• [REQUIRED WORK] Change every "tiled roof" in the material to "clay roof", keeping everything else the same, and write the material out again without the pictures.

• [LISTING]

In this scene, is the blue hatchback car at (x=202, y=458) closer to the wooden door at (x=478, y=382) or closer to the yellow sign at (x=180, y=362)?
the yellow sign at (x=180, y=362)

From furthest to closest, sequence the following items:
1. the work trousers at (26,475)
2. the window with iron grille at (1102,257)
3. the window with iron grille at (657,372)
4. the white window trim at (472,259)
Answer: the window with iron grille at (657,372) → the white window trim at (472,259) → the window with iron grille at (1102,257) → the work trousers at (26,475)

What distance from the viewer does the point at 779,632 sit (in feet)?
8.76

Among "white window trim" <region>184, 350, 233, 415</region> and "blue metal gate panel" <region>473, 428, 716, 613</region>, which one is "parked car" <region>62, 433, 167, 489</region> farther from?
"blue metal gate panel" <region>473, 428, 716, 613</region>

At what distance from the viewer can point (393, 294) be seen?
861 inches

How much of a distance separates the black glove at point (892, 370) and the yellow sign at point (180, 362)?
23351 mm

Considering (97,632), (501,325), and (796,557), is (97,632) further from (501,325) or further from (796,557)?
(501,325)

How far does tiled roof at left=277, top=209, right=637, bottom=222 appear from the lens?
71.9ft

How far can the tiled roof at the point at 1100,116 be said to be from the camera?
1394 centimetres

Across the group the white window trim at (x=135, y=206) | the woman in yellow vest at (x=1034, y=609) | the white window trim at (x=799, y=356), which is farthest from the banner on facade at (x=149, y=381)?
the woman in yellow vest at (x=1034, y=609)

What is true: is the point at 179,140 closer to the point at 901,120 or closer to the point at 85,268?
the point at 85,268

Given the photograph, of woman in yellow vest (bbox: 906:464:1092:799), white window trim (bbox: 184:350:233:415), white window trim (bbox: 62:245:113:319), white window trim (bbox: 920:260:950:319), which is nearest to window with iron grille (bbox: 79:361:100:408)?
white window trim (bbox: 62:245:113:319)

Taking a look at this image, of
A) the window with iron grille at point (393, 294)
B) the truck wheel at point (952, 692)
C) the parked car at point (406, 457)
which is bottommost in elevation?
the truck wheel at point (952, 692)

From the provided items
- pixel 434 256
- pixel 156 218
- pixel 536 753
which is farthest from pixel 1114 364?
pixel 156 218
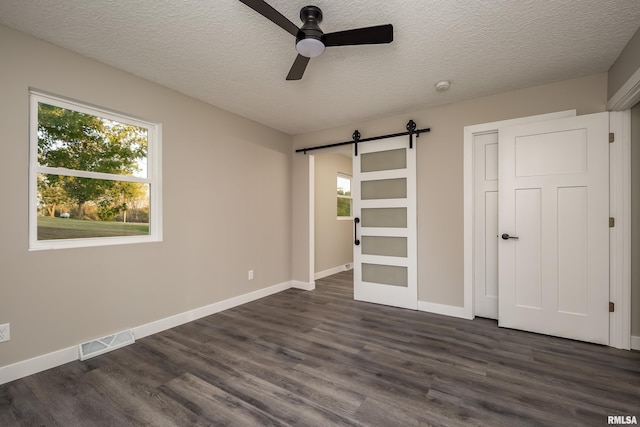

• [TASK ANSWER]
In this scene, is the blue hatchback car at (x=202, y=458) closer to the wooden door at (x=478, y=382) or closer to the yellow sign at (x=180, y=362)?
the yellow sign at (x=180, y=362)

From furthest to closest, sequence the following items:
1. the work trousers at (26,475)
2. the window with iron grille at (1102,257)
3. the window with iron grille at (657,372)
4. the white window trim at (472,259)
Answer: the window with iron grille at (657,372) → the white window trim at (472,259) → the window with iron grille at (1102,257) → the work trousers at (26,475)

What distance from the viewer does the point at 779,632 sit (in feet)?
8.76

Among "white window trim" <region>184, 350, 233, 415</region> and "blue metal gate panel" <region>473, 428, 716, 613</region>, which one is "parked car" <region>62, 433, 167, 489</region> farther from?
"blue metal gate panel" <region>473, 428, 716, 613</region>

At what distance from the viewer can point (393, 294) be seen?
861 inches

How much of a distance separates the black glove at point (892, 370) and the yellow sign at point (180, 362)?
23351 mm

Considering (97,632), (501,325), and (796,557), is (97,632) further from (501,325) or further from (796,557)?
(501,325)

How far does clay roof at left=277, top=209, right=637, bottom=222 appear from the lens?
71.9ft

How far can the clay roof at the point at 1100,116 be said to be from the camera?
1394 centimetres

Across the group the white window trim at (x=135, y=206) | the woman in yellow vest at (x=1034, y=609) | the white window trim at (x=799, y=356), which is farthest from the banner on facade at (x=149, y=381)?
the woman in yellow vest at (x=1034, y=609)

What is true: is the point at 179,140 closer to the point at 901,120 or closer to the point at 85,268?
the point at 85,268

Given the photograph, of woman in yellow vest (bbox: 906:464:1092:799), white window trim (bbox: 184:350:233:415), white window trim (bbox: 62:245:113:319), white window trim (bbox: 920:260:950:319), which is nearest to window with iron grille (bbox: 79:361:100:408)?
white window trim (bbox: 62:245:113:319)

Taking a look at this image, of
A) the window with iron grille at point (393, 294)
B) the truck wheel at point (952, 692)
C) the parked car at point (406, 457)
which is bottommost in elevation?
the truck wheel at point (952, 692)

From the provided items
- pixel 434 256
- pixel 156 218
- pixel 536 753
which is farthest from pixel 1114 364?
pixel 156 218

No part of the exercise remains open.